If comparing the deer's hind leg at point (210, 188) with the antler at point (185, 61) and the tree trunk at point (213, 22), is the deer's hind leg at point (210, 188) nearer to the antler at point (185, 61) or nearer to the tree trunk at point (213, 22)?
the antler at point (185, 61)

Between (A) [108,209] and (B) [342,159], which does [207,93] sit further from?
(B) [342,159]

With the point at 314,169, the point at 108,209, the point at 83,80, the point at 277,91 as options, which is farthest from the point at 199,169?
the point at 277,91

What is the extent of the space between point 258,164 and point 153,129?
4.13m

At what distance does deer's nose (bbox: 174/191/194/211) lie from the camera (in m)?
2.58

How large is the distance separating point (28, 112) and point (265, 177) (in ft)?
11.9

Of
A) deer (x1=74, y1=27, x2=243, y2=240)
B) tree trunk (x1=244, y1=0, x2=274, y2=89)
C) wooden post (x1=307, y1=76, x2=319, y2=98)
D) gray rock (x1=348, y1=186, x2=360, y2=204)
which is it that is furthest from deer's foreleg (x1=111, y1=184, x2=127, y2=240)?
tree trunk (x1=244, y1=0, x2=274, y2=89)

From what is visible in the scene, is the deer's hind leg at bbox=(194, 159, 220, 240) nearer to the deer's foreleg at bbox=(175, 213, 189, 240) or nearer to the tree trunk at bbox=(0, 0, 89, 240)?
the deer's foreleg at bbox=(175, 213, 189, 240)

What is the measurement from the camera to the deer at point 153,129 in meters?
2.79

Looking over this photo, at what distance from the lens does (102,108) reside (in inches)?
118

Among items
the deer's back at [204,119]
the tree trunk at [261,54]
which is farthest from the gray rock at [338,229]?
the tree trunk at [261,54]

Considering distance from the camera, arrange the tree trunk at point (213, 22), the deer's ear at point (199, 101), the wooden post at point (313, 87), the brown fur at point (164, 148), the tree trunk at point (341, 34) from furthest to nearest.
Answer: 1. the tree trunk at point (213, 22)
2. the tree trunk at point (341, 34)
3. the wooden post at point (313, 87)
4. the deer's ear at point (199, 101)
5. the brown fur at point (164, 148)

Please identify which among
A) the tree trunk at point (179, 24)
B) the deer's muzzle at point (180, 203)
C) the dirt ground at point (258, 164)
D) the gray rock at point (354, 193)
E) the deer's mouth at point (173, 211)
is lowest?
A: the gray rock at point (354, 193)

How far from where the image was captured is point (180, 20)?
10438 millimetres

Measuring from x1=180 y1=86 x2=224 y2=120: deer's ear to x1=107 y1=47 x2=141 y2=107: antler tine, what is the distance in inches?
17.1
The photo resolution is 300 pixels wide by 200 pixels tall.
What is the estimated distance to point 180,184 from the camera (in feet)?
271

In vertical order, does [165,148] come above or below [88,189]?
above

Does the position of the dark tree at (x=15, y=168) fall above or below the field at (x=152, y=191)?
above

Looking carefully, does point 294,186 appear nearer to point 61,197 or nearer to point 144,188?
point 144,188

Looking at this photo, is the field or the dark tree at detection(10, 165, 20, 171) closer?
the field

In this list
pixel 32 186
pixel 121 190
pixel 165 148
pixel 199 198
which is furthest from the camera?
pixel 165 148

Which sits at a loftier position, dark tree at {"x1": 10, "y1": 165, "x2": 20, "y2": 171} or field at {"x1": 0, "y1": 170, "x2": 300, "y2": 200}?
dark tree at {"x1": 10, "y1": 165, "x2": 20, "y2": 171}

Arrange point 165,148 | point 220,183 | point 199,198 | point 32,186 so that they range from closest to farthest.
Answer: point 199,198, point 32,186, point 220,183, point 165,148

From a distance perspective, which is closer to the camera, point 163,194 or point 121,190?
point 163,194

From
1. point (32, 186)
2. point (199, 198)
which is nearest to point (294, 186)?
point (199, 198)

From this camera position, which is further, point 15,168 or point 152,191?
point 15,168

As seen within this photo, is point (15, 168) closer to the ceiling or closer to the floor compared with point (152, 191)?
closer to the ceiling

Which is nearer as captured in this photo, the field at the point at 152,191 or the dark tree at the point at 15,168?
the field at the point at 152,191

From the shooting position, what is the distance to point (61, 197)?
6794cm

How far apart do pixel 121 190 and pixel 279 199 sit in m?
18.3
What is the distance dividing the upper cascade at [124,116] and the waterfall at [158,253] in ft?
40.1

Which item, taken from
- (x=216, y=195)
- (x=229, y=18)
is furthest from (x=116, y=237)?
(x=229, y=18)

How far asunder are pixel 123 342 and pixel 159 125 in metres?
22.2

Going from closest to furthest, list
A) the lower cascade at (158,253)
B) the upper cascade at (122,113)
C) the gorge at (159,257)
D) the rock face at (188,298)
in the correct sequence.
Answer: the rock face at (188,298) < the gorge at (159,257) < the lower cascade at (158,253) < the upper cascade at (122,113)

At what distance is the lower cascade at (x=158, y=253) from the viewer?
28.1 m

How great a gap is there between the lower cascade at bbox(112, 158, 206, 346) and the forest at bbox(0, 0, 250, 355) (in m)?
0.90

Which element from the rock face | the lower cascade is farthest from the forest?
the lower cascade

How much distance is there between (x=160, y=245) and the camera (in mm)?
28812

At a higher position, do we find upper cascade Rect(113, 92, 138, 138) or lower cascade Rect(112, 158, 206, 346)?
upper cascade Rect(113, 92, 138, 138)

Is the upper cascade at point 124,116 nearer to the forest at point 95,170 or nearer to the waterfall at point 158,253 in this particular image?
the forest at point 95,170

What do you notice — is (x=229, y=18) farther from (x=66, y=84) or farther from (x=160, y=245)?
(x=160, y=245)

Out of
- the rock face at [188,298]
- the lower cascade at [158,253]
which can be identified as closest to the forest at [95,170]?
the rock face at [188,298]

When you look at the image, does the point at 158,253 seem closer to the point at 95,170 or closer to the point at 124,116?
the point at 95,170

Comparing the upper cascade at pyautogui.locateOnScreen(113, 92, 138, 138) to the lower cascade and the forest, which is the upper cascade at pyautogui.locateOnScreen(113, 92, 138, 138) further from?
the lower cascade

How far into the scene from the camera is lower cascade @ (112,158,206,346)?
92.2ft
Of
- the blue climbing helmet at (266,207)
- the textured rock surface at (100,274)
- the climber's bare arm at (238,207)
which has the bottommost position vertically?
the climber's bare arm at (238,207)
◆ ◆ ◆
**The exercise:**
Copy out every line above word for word.

**Solved problem:**
If comparing the deer's hind leg at point (210, 188) with the antler at point (185, 61) and the tree trunk at point (213, 22), is the deer's hind leg at point (210, 188) nearer to the antler at point (185, 61) or nearer to the tree trunk at point (213, 22)?
the antler at point (185, 61)

Between (A) [108,209] and (B) [342,159], which does [207,93] sit further from?
(B) [342,159]

With the point at 314,169, the point at 108,209, the point at 83,80, the point at 277,91 as options, which is farthest from the point at 199,169?
the point at 277,91

What is the extent of the space between point 258,164 and point 153,129?
4.13m

At what distance does deer's nose (bbox: 174/191/194/211) lie from the camera (in m)?
2.58

How large is the distance separating point (28, 112) and point (265, 177) (in ft)?
11.9

Of
A) deer (x1=74, y1=27, x2=243, y2=240)
B) tree trunk (x1=244, y1=0, x2=274, y2=89)
C) wooden post (x1=307, y1=76, x2=319, y2=98)
D) gray rock (x1=348, y1=186, x2=360, y2=204)
which is it that is furthest from deer's foreleg (x1=111, y1=184, x2=127, y2=240)?
tree trunk (x1=244, y1=0, x2=274, y2=89)

From what is visible in the scene, is the deer's hind leg at bbox=(194, 159, 220, 240) nearer to the deer's foreleg at bbox=(175, 213, 189, 240) or nearer to the tree trunk at bbox=(0, 0, 89, 240)?
the deer's foreleg at bbox=(175, 213, 189, 240)

What is the measurement from the camera to the deer at point 153,129 in meters?
2.79

Looking over this photo, at what distance from the lens does (102,108) reside (in inches)?
118

Among items
the deer's back at [204,119]
the tree trunk at [261,54]
which is farthest from the gray rock at [338,229]?
the tree trunk at [261,54]

Considering distance from the camera, arrange the tree trunk at point (213, 22), the deer's ear at point (199, 101), the wooden post at point (313, 87), the brown fur at point (164, 148), the tree trunk at point (341, 34) from furthest to nearest.
Answer: 1. the tree trunk at point (213, 22)
2. the tree trunk at point (341, 34)
3. the wooden post at point (313, 87)
4. the deer's ear at point (199, 101)
5. the brown fur at point (164, 148)

Please identify which among
A) the tree trunk at point (179, 24)
B) the deer's muzzle at point (180, 203)
C) the dirt ground at point (258, 164)
D) the gray rock at point (354, 193)
E) the deer's mouth at point (173, 211)
is lowest?
A: the gray rock at point (354, 193)

How far from where the image was captured is point (180, 20)?
10438 millimetres

Measuring from x1=180 y1=86 x2=224 y2=120: deer's ear to x1=107 y1=47 x2=141 y2=107: antler tine, what is the distance in inches?
17.1
The photo resolution is 300 pixels wide by 200 pixels tall.
What is the estimated distance to point 180,184 from the camera (in feet)?
271

In vertical order, does [165,148] come above or below [88,189]?
above

Does the position of the dark tree at (x=15, y=168) fall above or below the field at (x=152, y=191)?
above

Looking carefully, does point 294,186 appear nearer to point 61,197 or nearer to point 144,188?
point 144,188

Looking at this photo, is the field or the dark tree at detection(10, 165, 20, 171) closer?
the field

In this list
pixel 32 186
pixel 121 190
pixel 165 148
pixel 199 198
which is furthest from the camera?
pixel 165 148

Which sits at a loftier position, dark tree at {"x1": 10, "y1": 165, "x2": 20, "y2": 171} or field at {"x1": 0, "y1": 170, "x2": 300, "y2": 200}?
dark tree at {"x1": 10, "y1": 165, "x2": 20, "y2": 171}

Arrange point 165,148 | point 220,183 | point 199,198 | point 32,186 so that they range from closest to farthest.
Answer: point 199,198, point 32,186, point 220,183, point 165,148

From a distance perspective, which is closer to the camera, point 163,194 or point 121,190?
point 163,194

From
1. point (32, 186)
2. point (199, 198)
which is nearest to point (294, 186)?
point (199, 198)

From this camera position, which is further, point 15,168 or point 152,191?
point 15,168

As seen within this photo, is point (15, 168) closer to the ceiling or closer to the floor compared with point (152, 191)?
closer to the ceiling

Which is nearer as captured in this photo, the field at the point at 152,191 or the dark tree at the point at 15,168?
the field at the point at 152,191

From the shooting position, what is the distance to point (61, 197)?
6794cm

How far apart do pixel 121 190 and pixel 279 199 sit in m?
18.3
What is the distance dividing the upper cascade at [124,116] and the waterfall at [158,253] in ft?
40.1

Which item, taken from
- (x=216, y=195)
- (x=229, y=18)
is furthest from (x=116, y=237)?
(x=229, y=18)

How far asunder are pixel 123 342 and pixel 159 125 in metres?
22.2

Going from closest to furthest, list
A) the lower cascade at (158,253)
B) the upper cascade at (122,113)
C) the gorge at (159,257)
D) the rock face at (188,298)
in the correct sequence.
Answer: the rock face at (188,298) < the gorge at (159,257) < the lower cascade at (158,253) < the upper cascade at (122,113)

At what distance is the lower cascade at (x=158, y=253) from the viewer?
28.1 m

How great a gap is there between the lower cascade at bbox(112, 158, 206, 346) and the forest at bbox(0, 0, 250, 355) (in m)?
0.90

Which element from the rock face | the lower cascade is farthest from the forest?
the lower cascade

How much distance is there between (x=160, y=245) and the camera (in mm)?
28812

At a higher position, do we find upper cascade Rect(113, 92, 138, 138) or lower cascade Rect(112, 158, 206, 346)?
upper cascade Rect(113, 92, 138, 138)

Is the upper cascade at point 124,116 nearer to the forest at point 95,170 or nearer to the waterfall at point 158,253 in this particular image?
the forest at point 95,170

What do you notice — is (x=229, y=18) farther from (x=66, y=84) or farther from (x=160, y=245)?
(x=160, y=245)

Out of
- the rock face at [188,298]
- the lower cascade at [158,253]
which can be identified as closest to the forest at [95,170]?
the rock face at [188,298]

When you look at the image, does the point at 158,253 seem closer to the point at 95,170 or closer to the point at 124,116?
the point at 95,170

Comparing the upper cascade at pyautogui.locateOnScreen(113, 92, 138, 138) to the lower cascade and the forest, which is the upper cascade at pyautogui.locateOnScreen(113, 92, 138, 138) further from?
the lower cascade

How far into the scene from the camera is lower cascade @ (112,158,206,346)?
92.2ft
Of
- the blue climbing helmet at (266,207)
- the textured rock surface at (100,274)
- the climber's bare arm at (238,207)
which has the bottommost position vertically?
the climber's bare arm at (238,207)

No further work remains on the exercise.